◆ Job: In the part of the listing that opens with the line containing "Would you say point" and runs to the end of the listing, substitute "separation" for "distance measurement". Reproduce only that part, with everything else unchanged.

Spatial question listing
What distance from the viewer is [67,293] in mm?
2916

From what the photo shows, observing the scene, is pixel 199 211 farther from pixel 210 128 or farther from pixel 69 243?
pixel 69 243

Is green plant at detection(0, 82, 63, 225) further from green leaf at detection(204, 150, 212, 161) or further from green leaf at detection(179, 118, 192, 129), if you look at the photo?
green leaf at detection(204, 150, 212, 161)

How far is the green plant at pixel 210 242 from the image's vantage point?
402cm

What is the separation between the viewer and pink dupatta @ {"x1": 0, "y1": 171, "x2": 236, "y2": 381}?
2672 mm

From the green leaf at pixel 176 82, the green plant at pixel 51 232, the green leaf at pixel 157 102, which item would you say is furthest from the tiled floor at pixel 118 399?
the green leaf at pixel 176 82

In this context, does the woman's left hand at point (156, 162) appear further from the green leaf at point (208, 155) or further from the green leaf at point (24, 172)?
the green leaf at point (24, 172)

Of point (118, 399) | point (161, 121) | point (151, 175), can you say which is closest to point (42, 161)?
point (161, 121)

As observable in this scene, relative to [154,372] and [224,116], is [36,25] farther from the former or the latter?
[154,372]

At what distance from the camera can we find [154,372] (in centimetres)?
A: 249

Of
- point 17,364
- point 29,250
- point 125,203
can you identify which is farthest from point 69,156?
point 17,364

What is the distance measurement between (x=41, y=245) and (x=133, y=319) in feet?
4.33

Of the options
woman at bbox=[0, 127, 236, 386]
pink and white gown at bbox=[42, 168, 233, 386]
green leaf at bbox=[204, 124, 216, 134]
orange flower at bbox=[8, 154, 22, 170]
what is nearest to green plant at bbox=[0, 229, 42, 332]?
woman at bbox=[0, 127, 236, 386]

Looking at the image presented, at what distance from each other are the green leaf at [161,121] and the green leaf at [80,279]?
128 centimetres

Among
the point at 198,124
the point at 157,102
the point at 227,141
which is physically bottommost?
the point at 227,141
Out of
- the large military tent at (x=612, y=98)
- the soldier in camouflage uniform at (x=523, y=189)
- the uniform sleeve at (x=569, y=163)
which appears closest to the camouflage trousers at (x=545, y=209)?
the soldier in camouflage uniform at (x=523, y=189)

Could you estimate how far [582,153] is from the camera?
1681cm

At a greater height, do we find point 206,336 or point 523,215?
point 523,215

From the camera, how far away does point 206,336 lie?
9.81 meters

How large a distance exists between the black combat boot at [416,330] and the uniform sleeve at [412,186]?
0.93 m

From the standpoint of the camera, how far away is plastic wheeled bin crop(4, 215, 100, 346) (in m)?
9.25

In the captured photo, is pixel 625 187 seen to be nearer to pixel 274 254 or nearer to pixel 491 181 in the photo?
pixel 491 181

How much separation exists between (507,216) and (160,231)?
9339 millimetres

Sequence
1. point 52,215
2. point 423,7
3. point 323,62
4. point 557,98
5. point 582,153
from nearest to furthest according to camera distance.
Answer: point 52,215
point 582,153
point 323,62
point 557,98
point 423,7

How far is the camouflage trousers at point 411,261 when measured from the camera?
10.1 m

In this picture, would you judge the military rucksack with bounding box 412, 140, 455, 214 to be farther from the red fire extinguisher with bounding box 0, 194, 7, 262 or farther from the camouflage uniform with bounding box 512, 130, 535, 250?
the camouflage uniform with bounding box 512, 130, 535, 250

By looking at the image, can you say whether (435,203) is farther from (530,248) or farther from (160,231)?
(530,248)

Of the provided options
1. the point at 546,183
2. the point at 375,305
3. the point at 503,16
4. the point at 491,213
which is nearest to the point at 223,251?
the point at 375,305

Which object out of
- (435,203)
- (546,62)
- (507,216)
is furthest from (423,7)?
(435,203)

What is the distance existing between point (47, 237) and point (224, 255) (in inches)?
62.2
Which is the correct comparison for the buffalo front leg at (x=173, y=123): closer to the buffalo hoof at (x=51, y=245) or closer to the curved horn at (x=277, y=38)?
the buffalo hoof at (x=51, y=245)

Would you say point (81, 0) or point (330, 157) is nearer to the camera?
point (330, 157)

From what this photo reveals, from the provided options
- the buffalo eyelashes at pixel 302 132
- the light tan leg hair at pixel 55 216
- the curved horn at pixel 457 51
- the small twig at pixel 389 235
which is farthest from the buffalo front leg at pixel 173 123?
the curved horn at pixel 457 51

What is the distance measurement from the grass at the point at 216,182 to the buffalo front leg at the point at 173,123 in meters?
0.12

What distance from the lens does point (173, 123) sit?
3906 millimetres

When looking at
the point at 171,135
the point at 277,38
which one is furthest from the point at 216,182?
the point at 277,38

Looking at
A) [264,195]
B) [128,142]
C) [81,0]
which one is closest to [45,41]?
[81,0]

◆ Answer to this problem:
Would you say point (81, 0) or point (330, 157) is nearer to the camera?
point (330, 157)

From what this photo reveals, from the provided options
- the buffalo eyelashes at pixel 302 132
- the light tan leg hair at pixel 55 216
- the curved horn at pixel 457 51
- the small twig at pixel 389 235
which is farthest from the buffalo front leg at pixel 173 123?
the curved horn at pixel 457 51

What is the separation from the grass at the point at 216,182 to the buffalo front leg at the point at 173,123 in meters?
0.12

What distance from the lens does point (173, 123) sit?
3906 millimetres

When looking at
the point at 171,135
the point at 277,38
which one is furthest from the point at 216,182?
the point at 277,38

Looking at
A) [264,195]
B) [128,142]
C) [81,0]
which one is closest to [45,41]?
[81,0]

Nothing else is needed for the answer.